Face à la nouvelle politique de partage des données de WhatsApp, l’application Signal cartonne

L’application de messagerie sécurisée figurait ce week-end en tête des téléchargements sur les plateformes Apple Store et Google Play dans plusieurs pays.

(Photo d’illustration) ( AFP / LIONEL BONAVENTURE )

WhatsApp n’a pas plus la cote, et Signal en profite. WhatsApp est en effet sous le feu des critiques depuis jeudi après avoir demandé à ses quelque deux milliards d’utilisateurs d’accepter de nouvelles conditions d’utilisation, lui permettant de partager plus de données avec sa maison-mère Facebook . Les utilisateurs qui refusent ne pourront plus accéder à leur compte à partir du 8 février. Le groupe cherche à monétiser sa plateforme en permettant aux annonceurs de contacter leurs clients via WhatsApp, voire d’y vendre directement leurs produits, comme c’est déjà le cas en Inde. 

Plusieurs utilisateurs de WhatsApp ont alors manifesté sur les réseaux sociaux leurs intentions de recourir davantage à son concurrent Signal, à l’image de l’emblématique patron de Tesla Elon Musk. Depuis, l’application de messagerie sécurisée gratuite caracole en tête des téléchargements sur les plateformes Apple Store et Google Play en Inde, en Allemagne, en France, ou encore à Hong Kong, a-t-elle annoncée samedi 9 janvier sur Twitter. 
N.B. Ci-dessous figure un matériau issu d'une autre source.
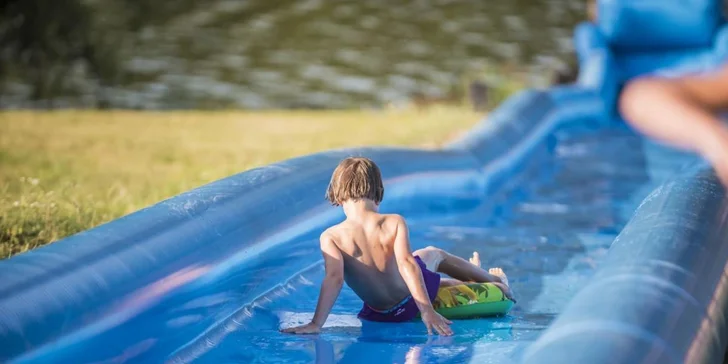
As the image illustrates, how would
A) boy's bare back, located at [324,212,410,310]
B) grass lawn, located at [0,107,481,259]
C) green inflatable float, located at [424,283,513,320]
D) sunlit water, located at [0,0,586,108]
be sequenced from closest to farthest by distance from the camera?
boy's bare back, located at [324,212,410,310]
green inflatable float, located at [424,283,513,320]
grass lawn, located at [0,107,481,259]
sunlit water, located at [0,0,586,108]

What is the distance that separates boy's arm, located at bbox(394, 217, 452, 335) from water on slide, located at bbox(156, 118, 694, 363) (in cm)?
6

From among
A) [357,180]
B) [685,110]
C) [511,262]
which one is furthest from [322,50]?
[685,110]

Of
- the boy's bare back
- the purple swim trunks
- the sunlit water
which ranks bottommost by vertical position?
the sunlit water

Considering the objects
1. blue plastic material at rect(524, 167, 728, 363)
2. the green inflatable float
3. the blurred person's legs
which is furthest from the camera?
the green inflatable float

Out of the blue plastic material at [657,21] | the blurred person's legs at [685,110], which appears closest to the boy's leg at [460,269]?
the blurred person's legs at [685,110]

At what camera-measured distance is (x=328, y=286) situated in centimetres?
295

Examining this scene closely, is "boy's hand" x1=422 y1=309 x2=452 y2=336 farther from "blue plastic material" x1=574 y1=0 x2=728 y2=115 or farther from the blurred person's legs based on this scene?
"blue plastic material" x1=574 y1=0 x2=728 y2=115

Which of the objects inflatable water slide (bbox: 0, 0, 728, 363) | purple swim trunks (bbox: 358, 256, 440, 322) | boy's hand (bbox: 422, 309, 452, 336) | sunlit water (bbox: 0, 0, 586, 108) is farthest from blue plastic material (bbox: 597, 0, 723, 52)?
boy's hand (bbox: 422, 309, 452, 336)

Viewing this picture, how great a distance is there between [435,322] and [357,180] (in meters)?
0.44

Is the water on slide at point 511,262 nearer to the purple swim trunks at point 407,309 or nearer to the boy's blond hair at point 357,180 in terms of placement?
the purple swim trunks at point 407,309

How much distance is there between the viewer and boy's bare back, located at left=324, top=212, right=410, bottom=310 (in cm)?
302

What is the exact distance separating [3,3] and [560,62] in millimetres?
6484

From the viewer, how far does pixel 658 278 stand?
2453 mm

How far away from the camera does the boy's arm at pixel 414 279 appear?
117 inches
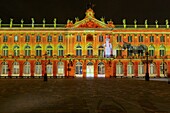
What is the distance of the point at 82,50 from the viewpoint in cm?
6912

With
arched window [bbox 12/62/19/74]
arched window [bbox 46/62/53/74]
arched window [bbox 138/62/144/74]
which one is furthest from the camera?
arched window [bbox 138/62/144/74]

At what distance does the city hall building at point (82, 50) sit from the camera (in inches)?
2707

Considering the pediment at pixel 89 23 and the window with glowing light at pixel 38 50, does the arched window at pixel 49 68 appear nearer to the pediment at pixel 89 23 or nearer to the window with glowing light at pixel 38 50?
the window with glowing light at pixel 38 50

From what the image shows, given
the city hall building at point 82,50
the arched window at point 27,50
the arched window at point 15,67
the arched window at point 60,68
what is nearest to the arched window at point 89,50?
the city hall building at point 82,50

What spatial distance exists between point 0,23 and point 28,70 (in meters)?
14.9

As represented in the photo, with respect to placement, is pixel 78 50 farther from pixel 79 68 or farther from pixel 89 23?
pixel 89 23

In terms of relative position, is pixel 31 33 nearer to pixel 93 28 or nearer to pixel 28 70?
pixel 28 70

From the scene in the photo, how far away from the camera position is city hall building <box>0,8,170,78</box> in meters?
68.8

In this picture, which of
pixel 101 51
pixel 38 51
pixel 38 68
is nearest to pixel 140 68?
pixel 101 51

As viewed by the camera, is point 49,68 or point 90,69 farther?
point 49,68

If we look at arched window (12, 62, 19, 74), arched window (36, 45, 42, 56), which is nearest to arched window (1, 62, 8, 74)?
arched window (12, 62, 19, 74)

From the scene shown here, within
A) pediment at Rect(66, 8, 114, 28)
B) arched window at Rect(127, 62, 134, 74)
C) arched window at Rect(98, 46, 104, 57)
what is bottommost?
arched window at Rect(127, 62, 134, 74)

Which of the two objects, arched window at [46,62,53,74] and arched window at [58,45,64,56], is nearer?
arched window at [46,62,53,74]

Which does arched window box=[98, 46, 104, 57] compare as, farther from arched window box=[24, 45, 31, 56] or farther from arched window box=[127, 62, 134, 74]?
arched window box=[24, 45, 31, 56]
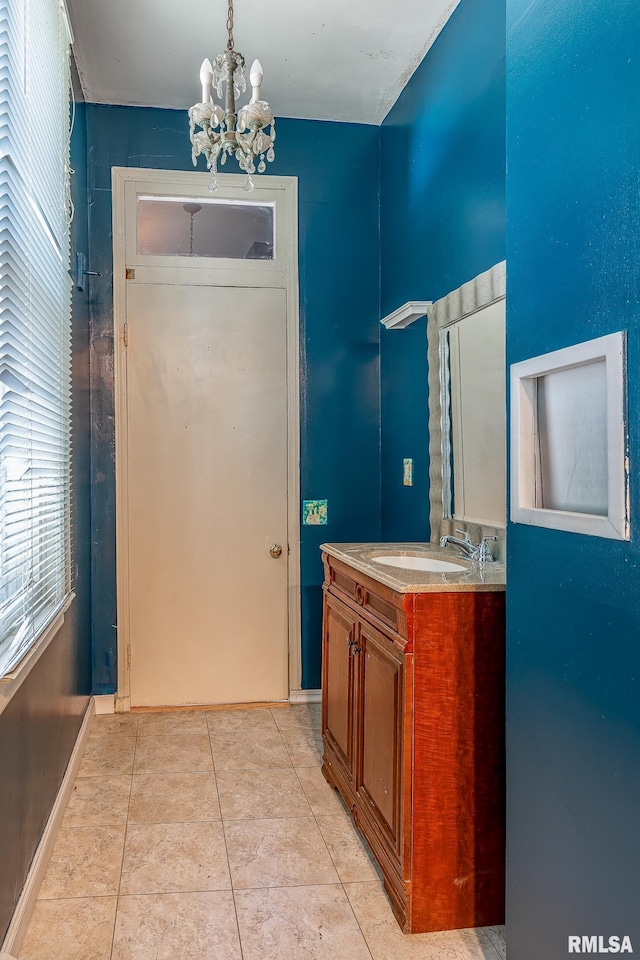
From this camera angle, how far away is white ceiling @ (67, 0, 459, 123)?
9.58 feet

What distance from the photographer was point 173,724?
3.54m

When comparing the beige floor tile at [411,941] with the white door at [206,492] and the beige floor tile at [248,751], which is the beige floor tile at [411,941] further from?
the white door at [206,492]

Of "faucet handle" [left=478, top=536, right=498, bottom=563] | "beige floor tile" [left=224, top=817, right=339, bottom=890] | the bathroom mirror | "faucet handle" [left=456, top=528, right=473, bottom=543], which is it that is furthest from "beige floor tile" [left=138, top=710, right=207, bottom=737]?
"faucet handle" [left=478, top=536, right=498, bottom=563]

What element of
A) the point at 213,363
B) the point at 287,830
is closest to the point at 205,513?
the point at 213,363

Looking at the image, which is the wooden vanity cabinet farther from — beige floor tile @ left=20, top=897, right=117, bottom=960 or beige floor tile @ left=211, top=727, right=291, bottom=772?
beige floor tile @ left=211, top=727, right=291, bottom=772

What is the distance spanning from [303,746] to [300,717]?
38 centimetres

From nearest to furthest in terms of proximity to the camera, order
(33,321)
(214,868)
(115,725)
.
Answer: (33,321) → (214,868) → (115,725)

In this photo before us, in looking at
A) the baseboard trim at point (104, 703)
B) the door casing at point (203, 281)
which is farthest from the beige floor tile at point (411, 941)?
the baseboard trim at point (104, 703)

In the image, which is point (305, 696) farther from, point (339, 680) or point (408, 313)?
point (408, 313)

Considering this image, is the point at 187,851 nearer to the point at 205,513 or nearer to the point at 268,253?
the point at 205,513

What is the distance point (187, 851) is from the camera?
92.4 inches

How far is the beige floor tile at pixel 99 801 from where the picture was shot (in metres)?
2.57

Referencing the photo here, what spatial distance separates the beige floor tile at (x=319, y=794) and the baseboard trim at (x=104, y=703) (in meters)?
1.19

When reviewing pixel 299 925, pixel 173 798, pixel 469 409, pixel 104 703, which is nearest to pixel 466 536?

Si bien que l’afflux de nouvelles connexions a provoqué certains problèmes techniques entre jeudi et vendredi. « Les codes de vérification sont actuellement retardés (…) parce que beaucoup de nouvelles personnes tentent de rejoindre Signal actuellement », avait expliqué l’entreprise.

Recommandée par la Commission européenne

Lancé en 2014, Signal est considérée par les spécialistes comme l’une des applications de messagerie les plus sécurisées du marché grâce notamment à sa capacité de chiffrer « de bout en bout » messages ou appels audios et vidéos. Au point de vite devenir populaire parmi les lanceurs d’alertes et les journalistes, notamment grâce au soutien public d’Edward Snowden, à l’origine des révélations sur les procédés des services secrets américains pour surveiller les télécommunications.

En février, la Commission européenne l’a même recommandée à ses équipes, en particulier pour sécuriser les échanges avec des personnes extérieures à l’organisation.